Observability Platform — Traces

6 min readJul 15, 2024

This post is part of a series of blogs about setting up an Observability platform for an organization. This series includes the details of observability platform components, architecture, and the tool stack used to build the platform.

Traces

Collecting traces from the services is an important functionality in setting up an observability platform.

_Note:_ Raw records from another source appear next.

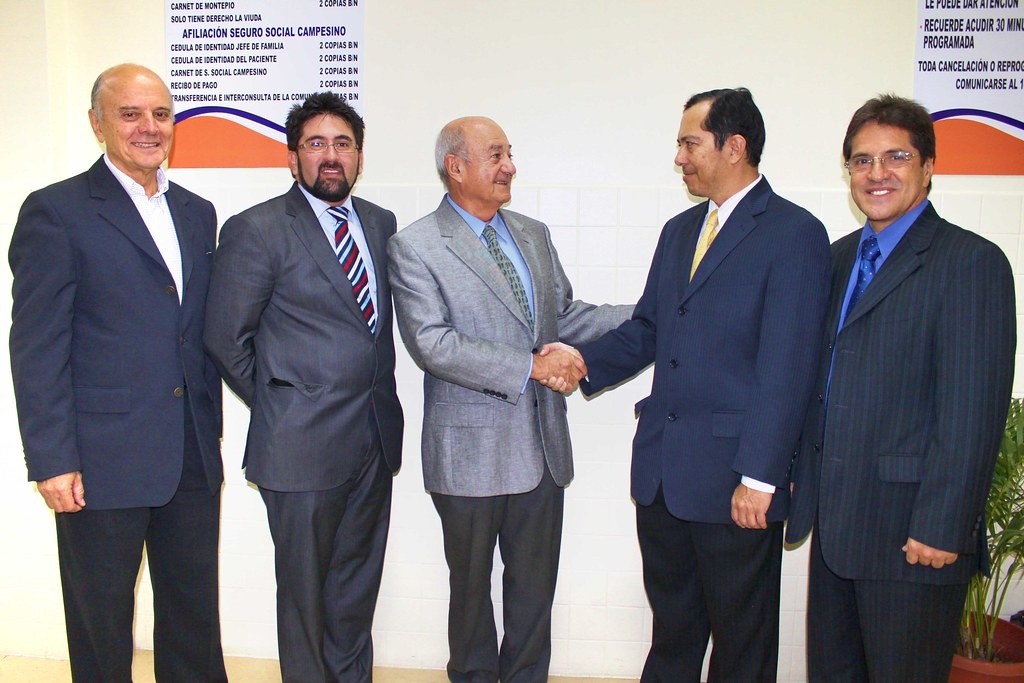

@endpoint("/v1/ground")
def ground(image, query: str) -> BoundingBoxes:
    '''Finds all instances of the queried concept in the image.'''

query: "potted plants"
[946,396,1024,683]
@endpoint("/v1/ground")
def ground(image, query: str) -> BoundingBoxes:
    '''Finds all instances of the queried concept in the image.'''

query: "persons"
[5,61,230,683]
[201,91,405,683]
[785,90,1018,683]
[386,114,639,683]
[538,87,831,683]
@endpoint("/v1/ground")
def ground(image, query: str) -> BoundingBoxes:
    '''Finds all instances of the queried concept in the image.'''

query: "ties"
[840,237,881,328]
[690,208,719,283]
[326,207,376,336]
[482,226,534,333]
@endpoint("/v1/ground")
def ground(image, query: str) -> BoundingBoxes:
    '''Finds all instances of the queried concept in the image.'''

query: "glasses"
[296,141,359,153]
[843,151,921,170]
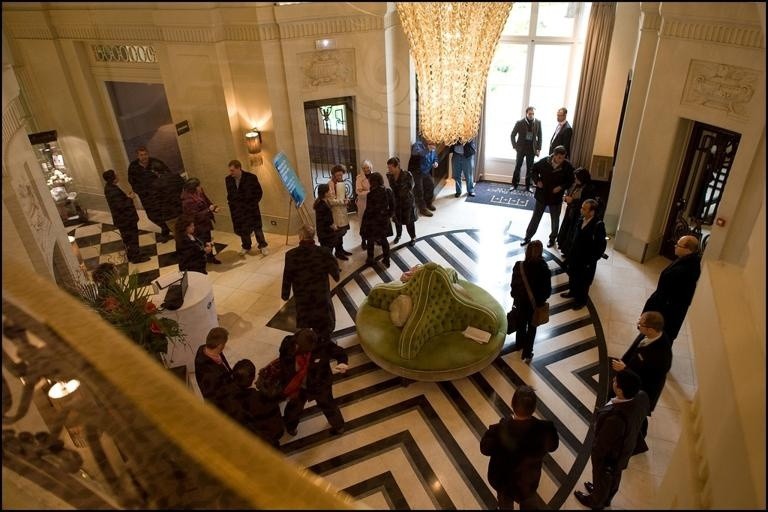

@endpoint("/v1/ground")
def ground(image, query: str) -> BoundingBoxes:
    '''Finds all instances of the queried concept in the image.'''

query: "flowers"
[65,245,192,369]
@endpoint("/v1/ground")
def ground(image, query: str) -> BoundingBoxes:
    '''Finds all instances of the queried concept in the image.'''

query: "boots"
[334,242,352,260]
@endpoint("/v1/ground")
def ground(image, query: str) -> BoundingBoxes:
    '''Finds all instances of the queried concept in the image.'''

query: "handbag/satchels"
[532,303,549,325]
[256,358,288,400]
[387,206,396,218]
[507,310,518,334]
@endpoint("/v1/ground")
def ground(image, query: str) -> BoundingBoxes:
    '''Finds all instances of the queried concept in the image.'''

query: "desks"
[135,270,219,370]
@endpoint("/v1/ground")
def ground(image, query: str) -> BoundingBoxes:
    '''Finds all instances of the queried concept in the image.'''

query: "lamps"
[396,1,513,147]
[245,126,262,155]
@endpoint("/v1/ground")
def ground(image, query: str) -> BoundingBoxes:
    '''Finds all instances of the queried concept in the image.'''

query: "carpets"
[464,180,561,215]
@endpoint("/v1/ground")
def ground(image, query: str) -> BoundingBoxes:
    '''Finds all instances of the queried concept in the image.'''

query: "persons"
[611,311,673,418]
[510,239,551,365]
[408,134,439,217]
[195,326,349,447]
[517,145,606,310]
[312,157,417,274]
[620,235,702,364]
[102,145,222,275]
[92,264,132,307]
[549,107,573,160]
[479,385,559,511]
[573,367,651,512]
[280,223,341,338]
[509,106,542,193]
[445,138,476,198]
[224,159,269,257]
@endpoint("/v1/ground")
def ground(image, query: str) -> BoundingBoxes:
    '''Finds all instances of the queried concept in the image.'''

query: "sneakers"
[240,248,248,255]
[261,247,268,256]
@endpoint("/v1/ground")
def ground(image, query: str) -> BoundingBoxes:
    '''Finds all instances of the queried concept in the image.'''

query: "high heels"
[521,350,533,360]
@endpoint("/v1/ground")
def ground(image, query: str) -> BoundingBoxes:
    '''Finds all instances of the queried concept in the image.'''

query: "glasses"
[638,322,652,328]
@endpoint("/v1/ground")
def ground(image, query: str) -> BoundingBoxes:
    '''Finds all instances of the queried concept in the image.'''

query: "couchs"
[357,263,508,384]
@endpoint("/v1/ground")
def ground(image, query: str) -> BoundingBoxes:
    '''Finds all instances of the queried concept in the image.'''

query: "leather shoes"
[527,188,534,192]
[509,186,515,191]
[520,239,530,246]
[286,426,298,436]
[394,236,401,243]
[335,422,344,434]
[420,204,436,216]
[547,240,555,247]
[411,238,416,246]
[455,193,461,197]
[139,256,150,261]
[207,257,221,264]
[361,241,367,250]
[561,293,588,310]
[382,259,390,267]
[574,482,610,510]
[161,234,170,242]
[376,239,382,245]
[469,192,475,196]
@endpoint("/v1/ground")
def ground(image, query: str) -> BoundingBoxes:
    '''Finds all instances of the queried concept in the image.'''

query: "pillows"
[452,282,473,302]
[390,293,414,327]
[372,277,402,288]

For collecting traces from the application we can use Open telemetry, and for visualization we can use Grafana Tempo.

Open Telemetry:

OpenTelemetry is an open-source project that provides a set of APIs, libraries, agents, and instrumentation to enable observability for cloud-native software. It allows developers to collect, process, and export telemetry data such as metrics, traces, and logs from applications and services.

The project aims to standardise and simplify observability in distributed systems by providing a vendor-neutral, community-driven framework. It supports multiple programming languages and frameworks, making it versatile for various environments.

Below are the steps involved in collecting telemetry data and use it for monitoring

Install and Configure Open Telemetry collector
Instrument your applications
Export telemetry data to the Backend
Deploy and monitor

Install and Configure Open Telemetry collector

Here we can use the OpenTelemetry Operator Chart to deploy open telemetry and instrumentations. The OpenTelemetry Operator is a Kubernetes operator that manages OpenTelemetry Collectors and auto-instrumentation of workloads.

helm repo add open-telemetry https://open-telemetry.github.io/opentelemetry-helm-charts$ 
helm repo update
helm install  opentelemetry-operator open-telemetry/opentelemetry-operator -n ingress-basic -f values.yaml

You can refer to the values.yaml file for more details about the configuration. You can use the default values.yaml file you don’t have custom configurations. In this case, you can use an automatically generated self-signed certificate by setting the below values. Helm will create a self-signed cert and a secret for you.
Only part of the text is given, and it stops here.